### WHAT THE TASK REQUIRES:
Entries below include pictures. Output exactly the lines from the one with "Dejan Stankovic chuta" down to the one with "Toskana_Lucca_Piazza dell'Anfiteatro - 1", both ends included, and leave the pictures out.

┌─ WORKING DATA

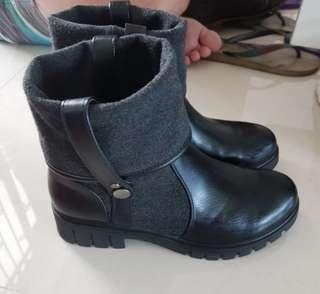 Betsy Black Boots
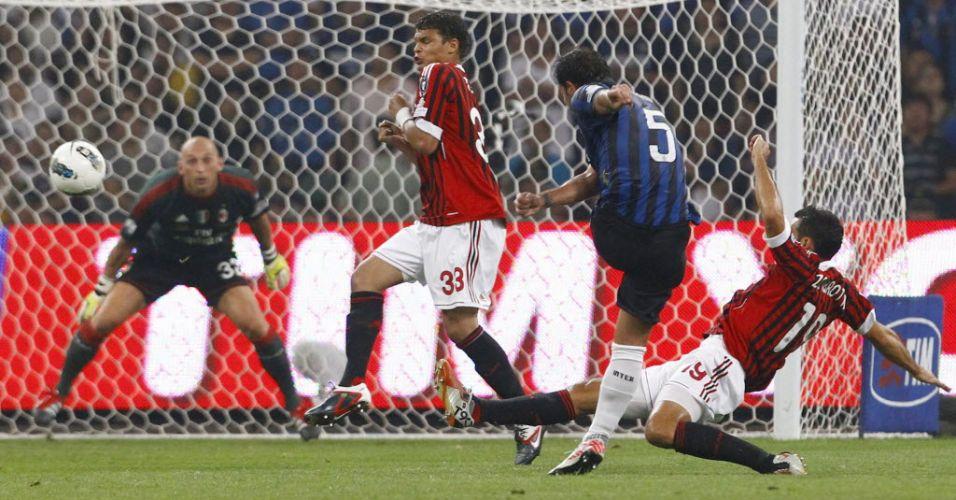 Dejan Stankovic chuta contra a marcação de Thiago Silva e Gianluca Zambrotta na vitória do Milan sobre a Inter de Milão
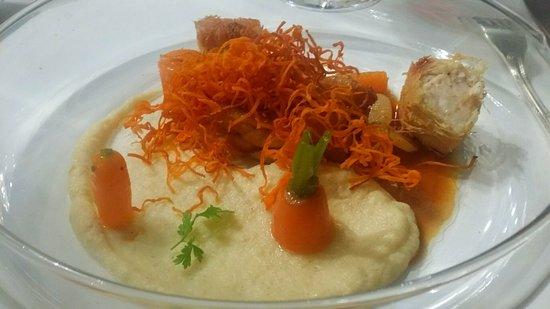 Monbazillac, France: ris de veau en 2 façons doré au sautoir et en croustillant de kadaïf,mousseline de céleri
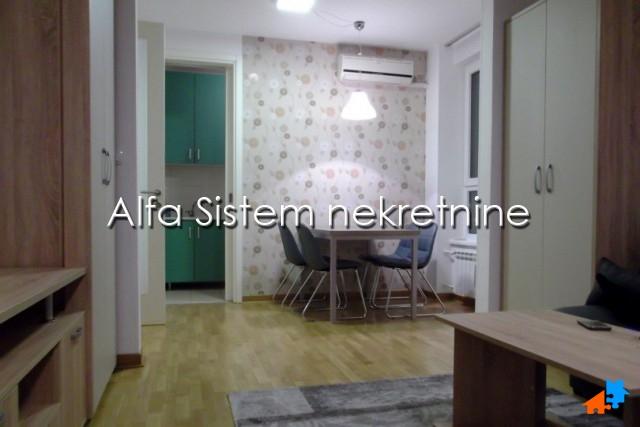 Stan Jednoiposoban Novi Beograd Belvil 400 EUR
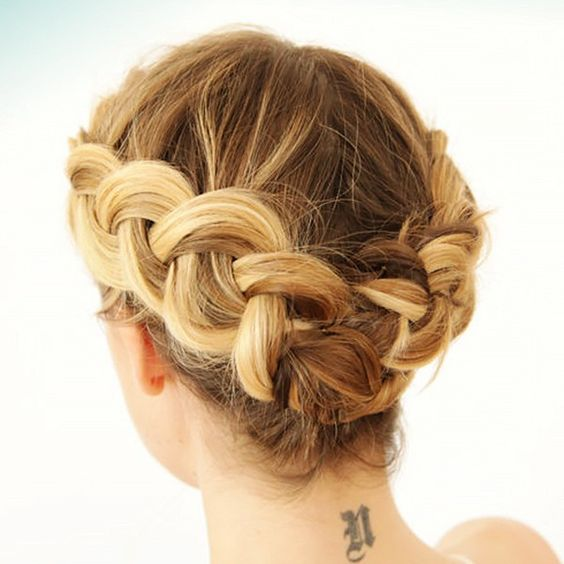 Trenzas cabello corto recogido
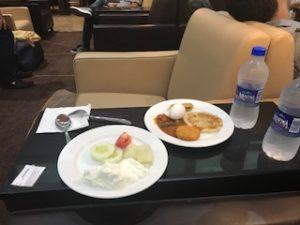 ラウンジでインドの朝食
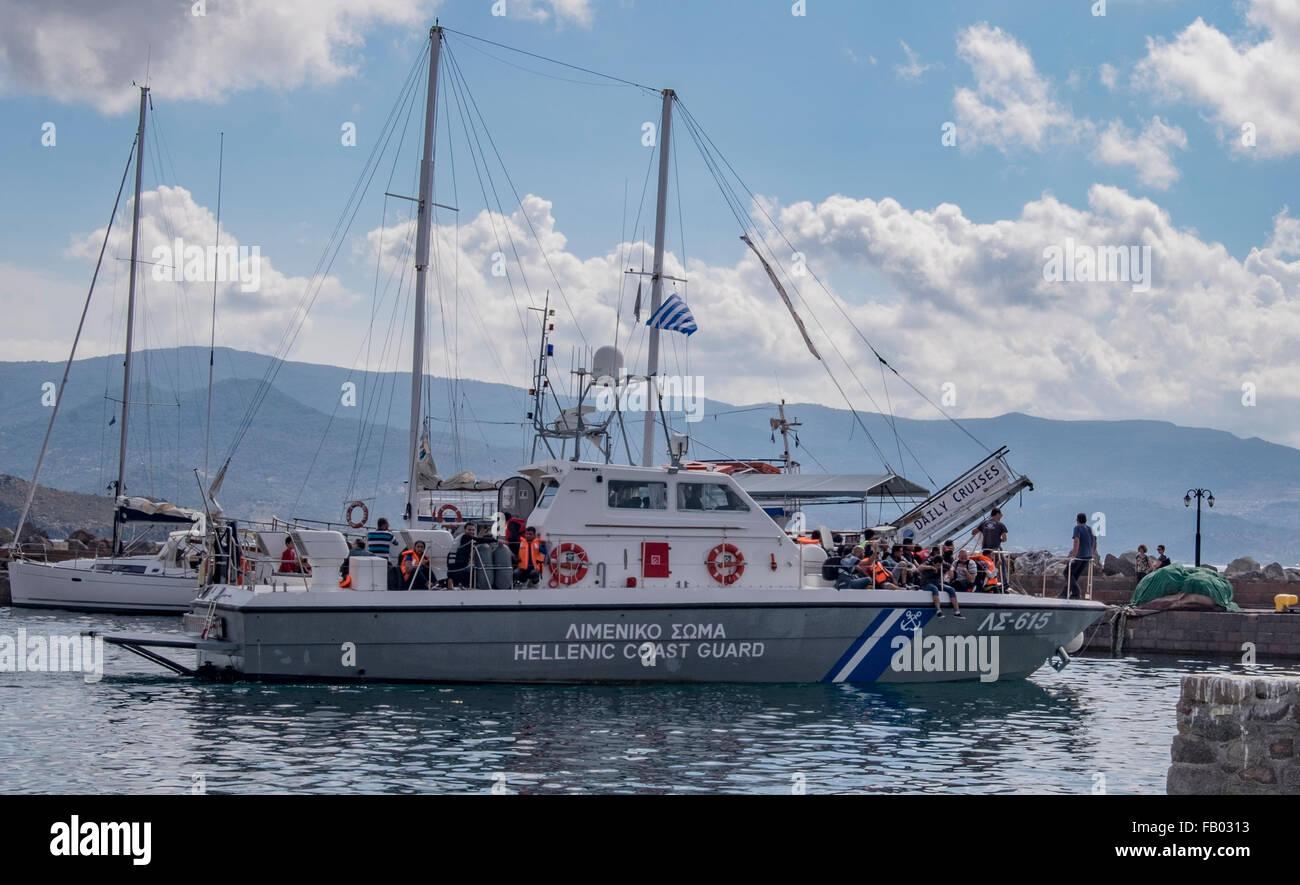 Buque guardacostas griegos trae en refugiados a Molyvos Harbour, que fueron rescatados durante la travesía desde Foto de stock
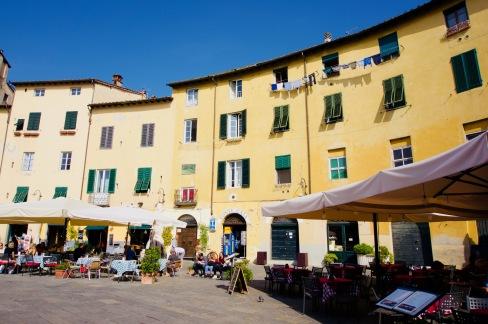Toskana_Lucca_Piazza dell'Anfiteatro - 1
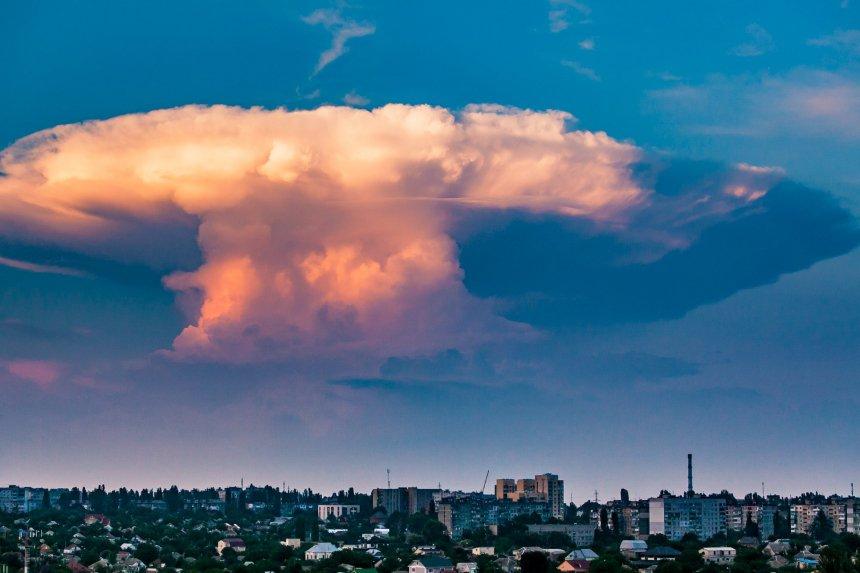 «Жуткое зрелище»: над Николаевом завис «ядерный гриб». ФОТО.  Подробнее читайте на Юж-Ньюз: http://xn----ktbex9eie.com.ua/archives/15601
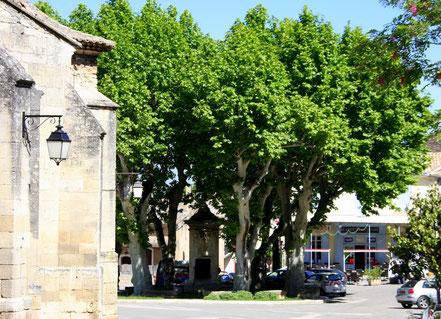 Bild: Fontaine ou Pompe in Robion Vaucluse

└─

### ANSWER FOR THIS EXERCISE:
 Dejan Stankovic chuta contra a marcação de Thiago Silva e Gianluca Zambrotta na vitória do Milan sobre a Inter de Milão
 Monbazillac, France: ris de veau en 2 façons doré au sautoir et en croustillant de kadaïf,mousseline de céleri
 Stan Jednoiposoban Novi Beograd Belvil 400 EUR
 Trenzas cabello corto recogido
 ラウンジでインドの朝食
 Buque guardacostas griegos trae en refugiados a Molyvos Harbour, que fueron rescatados durante la travesía desde Foto de stock
Toskana_Lucca_Piazza dell'Anfiteatro - 1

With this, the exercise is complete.